- **Exercise description**
Give back the data word for word, beginning at the line that contains "Of the two options, white" and stopping after the last line of the data.

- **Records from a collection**
□ □ □ □ □
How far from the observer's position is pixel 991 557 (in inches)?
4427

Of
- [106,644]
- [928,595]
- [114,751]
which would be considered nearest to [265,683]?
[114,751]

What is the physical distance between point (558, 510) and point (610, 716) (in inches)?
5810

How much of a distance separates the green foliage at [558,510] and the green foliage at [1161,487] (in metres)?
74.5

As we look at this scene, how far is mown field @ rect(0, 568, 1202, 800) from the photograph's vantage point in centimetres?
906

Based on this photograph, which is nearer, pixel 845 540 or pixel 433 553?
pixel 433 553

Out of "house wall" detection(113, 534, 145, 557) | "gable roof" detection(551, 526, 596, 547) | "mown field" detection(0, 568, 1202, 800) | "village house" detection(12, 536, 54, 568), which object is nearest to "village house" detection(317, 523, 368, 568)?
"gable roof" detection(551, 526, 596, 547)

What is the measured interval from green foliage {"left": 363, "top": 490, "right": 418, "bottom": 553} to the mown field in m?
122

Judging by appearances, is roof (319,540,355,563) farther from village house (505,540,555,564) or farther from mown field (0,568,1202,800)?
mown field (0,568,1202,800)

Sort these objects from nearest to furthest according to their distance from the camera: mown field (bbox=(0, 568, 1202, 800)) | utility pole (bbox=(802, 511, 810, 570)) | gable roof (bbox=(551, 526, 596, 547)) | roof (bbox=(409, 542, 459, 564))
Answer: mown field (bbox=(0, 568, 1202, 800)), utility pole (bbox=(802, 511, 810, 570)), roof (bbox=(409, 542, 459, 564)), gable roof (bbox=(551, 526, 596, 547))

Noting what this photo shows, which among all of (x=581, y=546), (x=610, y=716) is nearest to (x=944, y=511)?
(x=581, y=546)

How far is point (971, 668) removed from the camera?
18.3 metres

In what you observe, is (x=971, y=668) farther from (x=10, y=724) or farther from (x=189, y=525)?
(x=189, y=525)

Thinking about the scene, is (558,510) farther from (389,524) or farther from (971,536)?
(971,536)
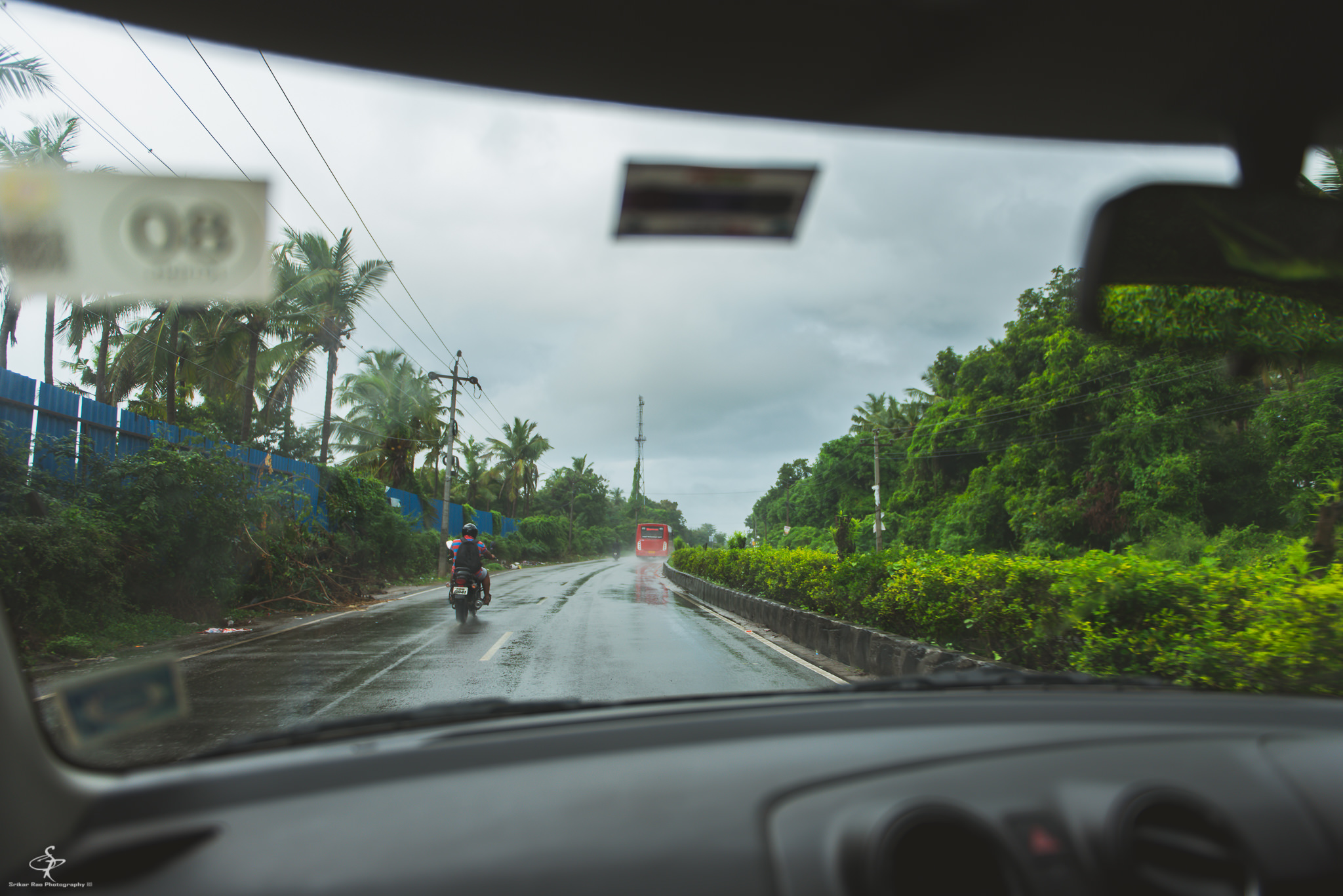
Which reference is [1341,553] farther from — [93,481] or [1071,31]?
[93,481]

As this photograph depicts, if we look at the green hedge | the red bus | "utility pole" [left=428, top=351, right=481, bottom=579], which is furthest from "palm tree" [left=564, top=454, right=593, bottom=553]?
the green hedge

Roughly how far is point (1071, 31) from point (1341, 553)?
15.3 feet

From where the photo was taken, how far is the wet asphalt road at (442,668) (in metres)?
6.18

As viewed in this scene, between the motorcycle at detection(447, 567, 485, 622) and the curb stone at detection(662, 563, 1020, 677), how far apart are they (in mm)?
5348

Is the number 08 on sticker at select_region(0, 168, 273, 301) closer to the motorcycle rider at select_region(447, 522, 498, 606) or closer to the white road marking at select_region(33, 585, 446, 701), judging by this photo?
the white road marking at select_region(33, 585, 446, 701)

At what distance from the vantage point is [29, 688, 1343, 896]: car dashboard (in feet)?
4.44

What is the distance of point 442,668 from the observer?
28.9 ft

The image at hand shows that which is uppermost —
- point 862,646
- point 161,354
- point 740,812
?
point 161,354

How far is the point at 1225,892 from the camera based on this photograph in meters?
1.49

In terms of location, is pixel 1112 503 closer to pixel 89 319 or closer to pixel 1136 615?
pixel 1136 615

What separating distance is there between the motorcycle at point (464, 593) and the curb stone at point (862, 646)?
5.35 metres

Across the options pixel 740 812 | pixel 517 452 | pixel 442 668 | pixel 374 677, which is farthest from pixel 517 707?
pixel 517 452

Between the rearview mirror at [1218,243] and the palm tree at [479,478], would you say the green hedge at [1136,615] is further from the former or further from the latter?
the palm tree at [479,478]

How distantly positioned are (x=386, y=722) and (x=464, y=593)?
509 inches
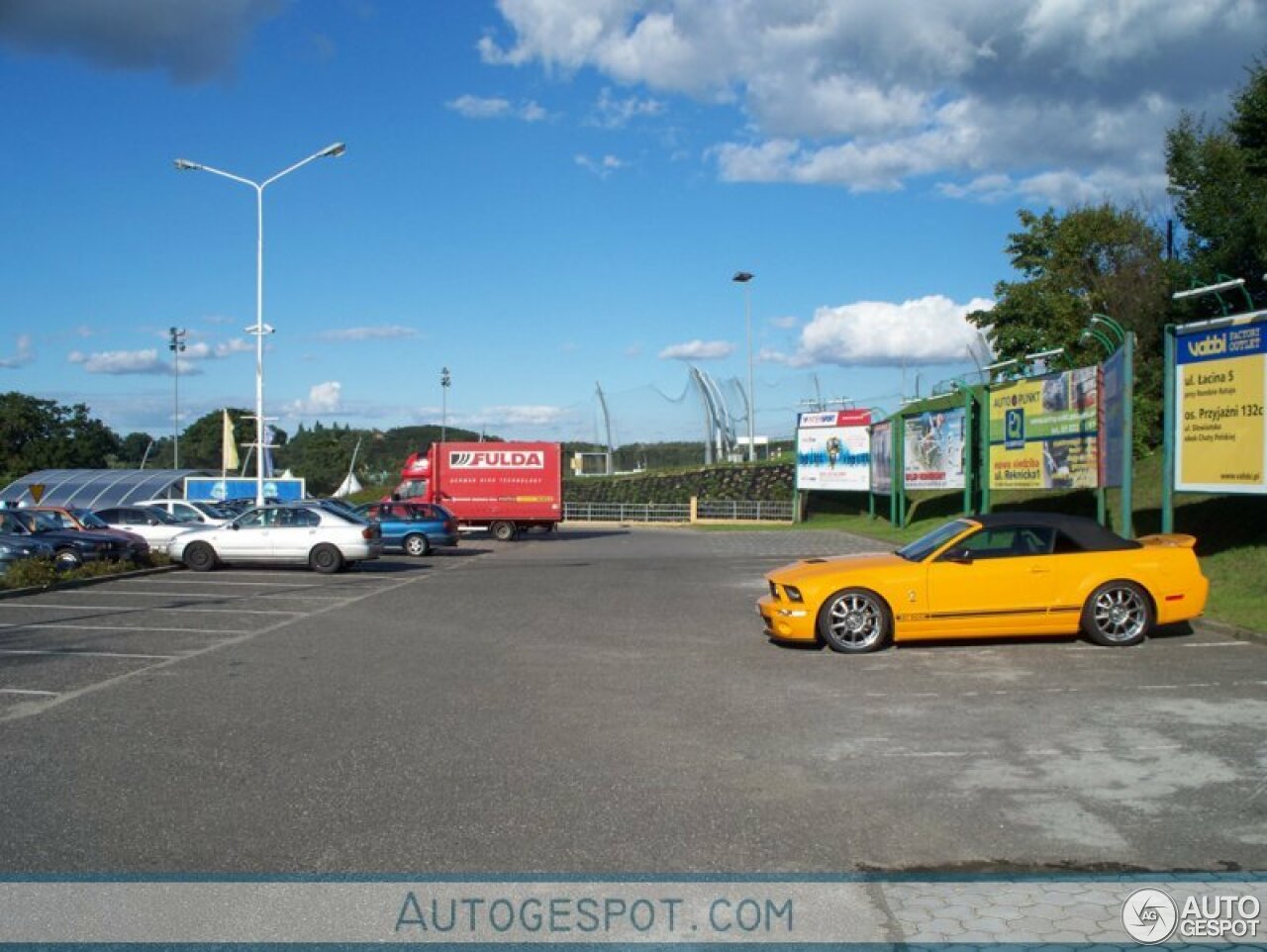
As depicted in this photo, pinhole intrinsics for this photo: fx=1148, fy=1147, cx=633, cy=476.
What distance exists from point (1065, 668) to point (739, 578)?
441 inches

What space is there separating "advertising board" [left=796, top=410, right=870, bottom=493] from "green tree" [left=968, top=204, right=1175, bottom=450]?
8.17 meters

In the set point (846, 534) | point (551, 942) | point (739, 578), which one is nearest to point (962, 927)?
point (551, 942)

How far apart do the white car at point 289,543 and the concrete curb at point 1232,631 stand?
1661 centimetres

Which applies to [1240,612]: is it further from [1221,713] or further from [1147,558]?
[1221,713]

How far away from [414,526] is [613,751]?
25.0 m

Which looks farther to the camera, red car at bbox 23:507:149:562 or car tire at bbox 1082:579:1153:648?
red car at bbox 23:507:149:562

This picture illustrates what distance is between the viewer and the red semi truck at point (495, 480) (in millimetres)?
39812

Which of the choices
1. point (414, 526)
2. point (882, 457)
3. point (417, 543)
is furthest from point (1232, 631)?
point (882, 457)

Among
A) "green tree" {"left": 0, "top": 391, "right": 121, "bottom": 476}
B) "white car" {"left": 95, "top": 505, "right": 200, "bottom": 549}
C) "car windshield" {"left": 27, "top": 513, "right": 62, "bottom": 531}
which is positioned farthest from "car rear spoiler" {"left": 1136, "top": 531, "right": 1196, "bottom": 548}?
"green tree" {"left": 0, "top": 391, "right": 121, "bottom": 476}

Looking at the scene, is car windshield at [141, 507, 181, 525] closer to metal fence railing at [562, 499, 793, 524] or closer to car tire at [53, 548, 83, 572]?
car tire at [53, 548, 83, 572]

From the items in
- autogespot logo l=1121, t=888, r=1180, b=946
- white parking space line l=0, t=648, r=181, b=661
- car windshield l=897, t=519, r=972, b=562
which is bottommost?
white parking space line l=0, t=648, r=181, b=661

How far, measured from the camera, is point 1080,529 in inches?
482

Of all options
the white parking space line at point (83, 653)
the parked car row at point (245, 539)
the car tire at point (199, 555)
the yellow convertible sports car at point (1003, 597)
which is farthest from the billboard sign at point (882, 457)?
the white parking space line at point (83, 653)

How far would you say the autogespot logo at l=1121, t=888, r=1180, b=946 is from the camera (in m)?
4.76
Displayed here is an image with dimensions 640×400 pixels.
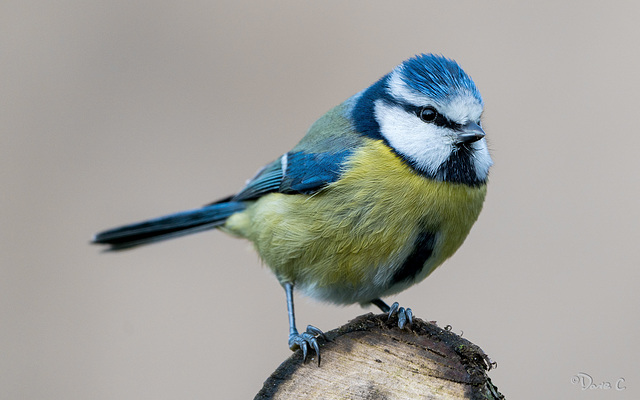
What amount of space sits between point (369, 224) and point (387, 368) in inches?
25.3

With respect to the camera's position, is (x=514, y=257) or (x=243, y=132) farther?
(x=243, y=132)

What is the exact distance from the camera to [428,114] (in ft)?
8.11

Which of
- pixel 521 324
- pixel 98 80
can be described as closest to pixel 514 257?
pixel 521 324

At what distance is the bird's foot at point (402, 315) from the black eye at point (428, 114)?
699 millimetres

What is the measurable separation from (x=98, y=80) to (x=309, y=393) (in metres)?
3.57

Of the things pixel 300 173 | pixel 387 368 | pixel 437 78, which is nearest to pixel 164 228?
pixel 300 173

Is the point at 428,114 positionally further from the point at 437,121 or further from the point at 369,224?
the point at 369,224


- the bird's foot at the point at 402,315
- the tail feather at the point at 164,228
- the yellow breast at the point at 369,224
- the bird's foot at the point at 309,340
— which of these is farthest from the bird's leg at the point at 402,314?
the tail feather at the point at 164,228

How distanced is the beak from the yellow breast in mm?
166

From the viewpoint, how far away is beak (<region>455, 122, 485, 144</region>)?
7.74ft

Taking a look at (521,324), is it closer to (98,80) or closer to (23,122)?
(98,80)

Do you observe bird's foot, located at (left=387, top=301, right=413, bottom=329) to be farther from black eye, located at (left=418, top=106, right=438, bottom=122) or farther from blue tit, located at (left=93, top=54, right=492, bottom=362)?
black eye, located at (left=418, top=106, right=438, bottom=122)

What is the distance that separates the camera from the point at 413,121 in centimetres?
251

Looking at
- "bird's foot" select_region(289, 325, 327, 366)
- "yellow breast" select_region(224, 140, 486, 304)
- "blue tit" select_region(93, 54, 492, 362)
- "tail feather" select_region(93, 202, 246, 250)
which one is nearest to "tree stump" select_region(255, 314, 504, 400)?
"bird's foot" select_region(289, 325, 327, 366)
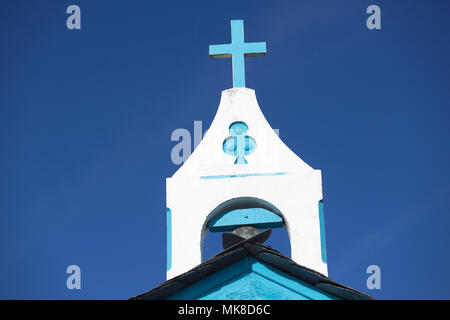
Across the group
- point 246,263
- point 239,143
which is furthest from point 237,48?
point 246,263

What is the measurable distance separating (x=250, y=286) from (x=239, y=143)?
442cm

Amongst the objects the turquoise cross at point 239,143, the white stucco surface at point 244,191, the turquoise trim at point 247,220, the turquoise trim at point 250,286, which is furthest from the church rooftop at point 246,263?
the turquoise cross at point 239,143

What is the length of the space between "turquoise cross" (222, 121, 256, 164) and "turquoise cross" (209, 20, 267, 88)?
0.97 meters

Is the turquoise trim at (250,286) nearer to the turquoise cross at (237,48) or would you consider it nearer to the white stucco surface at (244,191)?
the white stucco surface at (244,191)

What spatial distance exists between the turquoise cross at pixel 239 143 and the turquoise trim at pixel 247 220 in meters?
0.66

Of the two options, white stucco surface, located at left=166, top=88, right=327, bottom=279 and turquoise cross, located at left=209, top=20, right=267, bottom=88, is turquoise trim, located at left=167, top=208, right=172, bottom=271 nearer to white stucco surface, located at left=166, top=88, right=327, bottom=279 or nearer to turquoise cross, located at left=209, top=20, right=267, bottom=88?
white stucco surface, located at left=166, top=88, right=327, bottom=279

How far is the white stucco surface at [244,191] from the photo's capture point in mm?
□ □ □ □ □
- **Solution to this task**
Of the two options, white stucco surface, located at left=166, top=88, right=327, bottom=279 and turquoise cross, located at left=209, top=20, right=267, bottom=88, is turquoise trim, located at left=167, top=208, right=172, bottom=271 nearer to white stucco surface, located at left=166, top=88, right=327, bottom=279 or nearer to turquoise cross, located at left=209, top=20, right=267, bottom=88?
white stucco surface, located at left=166, top=88, right=327, bottom=279

How far is the white stucco surface at [244,191] from the photo's capture point in mm?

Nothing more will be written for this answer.